The first Zero Energy Building (ZEB) in South-east Asia retrofitted from an existing building.
Converted from a three-storey former workshop, ZEB houses offices, classrooms and a resource centre.
The ZEB is a zero energy building because the building produces enough energy to run itself. As a critical test-bedding facility, the 4,500 m2 building aims to produce enough energy to power the building.
In all, the building will save S$84,000* a year in energy cost compared to typical office in Singapore.
The building aims to achieve this through a combination of green building technology, clever building design that takes advantages of natural ventilation and lighting (this is called ‘passive design’), and the hamessing of solar energy.
*based on an electricity tariff of 21.69 cents/kWh.
The Zero Energy Building (ZEB) was conceived with the following objectives in mind:
Located within the BCA Academy, ZEB is retrofitted from an existing building, the first to be achieved in Singapore.
It is a tripartite collaborative effort between BCA, NUS and MOE, partially funded by the MND Research Fund and EDB’s Clean Energy Research Program.
The Inter-Ministerial Committee on Sustainable Development (IMCSD) has set a target for the building industry, which is to achieve 80% Green Mark Certification for all buildings by the year 2030.
To achieve this target, many existing buildings will have to be greened.

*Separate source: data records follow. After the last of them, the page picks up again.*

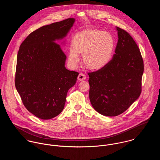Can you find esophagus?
I'll return each mask as SVG.
<instances>
[{"label":"esophagus","instance_id":"1","mask_svg":"<svg viewBox=\"0 0 160 160\" xmlns=\"http://www.w3.org/2000/svg\"><path fill=\"white\" fill-rule=\"evenodd\" d=\"M86 78V76L83 73H82V72L80 73V74H79L78 77V79L79 81H82L85 80Z\"/></svg>","mask_w":160,"mask_h":160}]
</instances>
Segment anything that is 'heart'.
I'll return each instance as SVG.
<instances>
[{
    "instance_id": "obj_1",
    "label": "heart",
    "mask_w": 160,
    "mask_h": 160,
    "mask_svg": "<svg viewBox=\"0 0 160 160\" xmlns=\"http://www.w3.org/2000/svg\"><path fill=\"white\" fill-rule=\"evenodd\" d=\"M114 48L113 36L107 31L85 29L77 32L71 40L68 60L71 65L79 62V55H82V62L92 70L104 68L111 60Z\"/></svg>"
}]
</instances>
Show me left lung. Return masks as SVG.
I'll use <instances>...</instances> for the list:
<instances>
[{"label":"left lung","instance_id":"left-lung-1","mask_svg":"<svg viewBox=\"0 0 160 160\" xmlns=\"http://www.w3.org/2000/svg\"><path fill=\"white\" fill-rule=\"evenodd\" d=\"M115 53L103 68L89 72V98L93 108L107 116L121 114L139 97L143 61L136 42L125 30L116 27Z\"/></svg>","mask_w":160,"mask_h":160}]
</instances>
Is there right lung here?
<instances>
[{
	"instance_id": "1",
	"label": "right lung",
	"mask_w": 160,
	"mask_h": 160,
	"mask_svg": "<svg viewBox=\"0 0 160 160\" xmlns=\"http://www.w3.org/2000/svg\"><path fill=\"white\" fill-rule=\"evenodd\" d=\"M74 22L71 18L42 26L20 47L15 87L26 108L40 119H49L60 114L67 92L76 82L79 73L65 68L67 56L55 42L67 35Z\"/></svg>"
}]
</instances>
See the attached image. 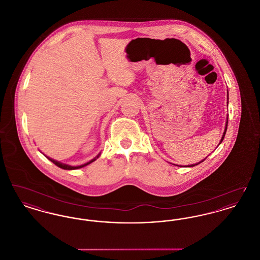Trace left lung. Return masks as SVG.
<instances>
[{
    "label": "left lung",
    "instance_id": "1",
    "mask_svg": "<svg viewBox=\"0 0 260 260\" xmlns=\"http://www.w3.org/2000/svg\"><path fill=\"white\" fill-rule=\"evenodd\" d=\"M227 124H228V119H227V122H226V126H225V131H224V133H223V136L222 137H221V140H220V142H219V144L222 142L223 139H224V136H225V134H226V129H227ZM205 160V159H204ZM204 160L203 161H200V162H202V161H204ZM200 162H198V164H200ZM198 164H195V165H191V166H188V167H194V166H197Z\"/></svg>",
    "mask_w": 260,
    "mask_h": 260
}]
</instances>
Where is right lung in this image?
<instances>
[{
    "instance_id": "add662e5",
    "label": "right lung",
    "mask_w": 260,
    "mask_h": 260,
    "mask_svg": "<svg viewBox=\"0 0 260 260\" xmlns=\"http://www.w3.org/2000/svg\"><path fill=\"white\" fill-rule=\"evenodd\" d=\"M99 155H100V153H99V155L94 158V159H92L91 161H87L86 164H84V165H81V166H77V167H72V166H69V165H66V164H62L60 161H55V160H53V159H50V157H47L50 161H52L55 166H57L58 168H60V169H63V170H68V171H71V170H78V169H81V168H84V167H86L87 165H89L90 162H92V161H95L99 157Z\"/></svg>"
}]
</instances>
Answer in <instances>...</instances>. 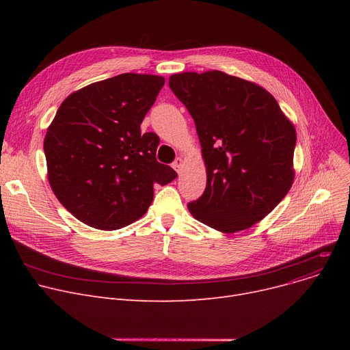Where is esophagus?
Returning a JSON list of instances; mask_svg holds the SVG:
<instances>
[{
  "label": "esophagus",
  "mask_w": 350,
  "mask_h": 350,
  "mask_svg": "<svg viewBox=\"0 0 350 350\" xmlns=\"http://www.w3.org/2000/svg\"><path fill=\"white\" fill-rule=\"evenodd\" d=\"M183 164H185V160H183L181 157H177L176 159V161L173 163V167H174V170H177L178 173L181 172V169H183Z\"/></svg>",
  "instance_id": "1"
}]
</instances>
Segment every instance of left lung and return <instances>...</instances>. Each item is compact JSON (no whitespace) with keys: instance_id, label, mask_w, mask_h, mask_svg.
Returning a JSON list of instances; mask_svg holds the SVG:
<instances>
[{"instance_id":"8db88e82","label":"left lung","mask_w":350,"mask_h":350,"mask_svg":"<svg viewBox=\"0 0 350 350\" xmlns=\"http://www.w3.org/2000/svg\"><path fill=\"white\" fill-rule=\"evenodd\" d=\"M169 86L194 119L207 172L189 211L226 234L261 221L295 177L292 122L262 86L221 70L174 73Z\"/></svg>"}]
</instances>
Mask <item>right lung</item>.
<instances>
[{
  "label": "right lung",
  "mask_w": 350,
  "mask_h": 350,
  "mask_svg": "<svg viewBox=\"0 0 350 350\" xmlns=\"http://www.w3.org/2000/svg\"><path fill=\"white\" fill-rule=\"evenodd\" d=\"M164 78L122 73L70 94L49 124L44 152L49 186L83 224L118 230L153 201V186L177 177L156 160L159 136L140 132Z\"/></svg>",
  "instance_id": "add662e5"
}]
</instances>
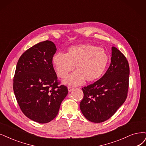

The ZEB is such an existing building. The lessons learned and the experience gained in the construction and operation of ZEB will therefore be very useful and valuable as the building industry journeys to achieve the set targets.
The technology that are being test bedded in ZEB at the moment will have potential applications for many of the existing buildings that will be striving to achieve Green Mark Certification in the not too distant future.
Zero Energy also refers to energy self sufficiency without the need to tap on power supply from the grid at all. For energy scare Singapore which is also devoid of natural resources, the success of ZEB in achieving this target is exciting and has tremendous implications on the way energy is used in Singapore for specific types of buildings.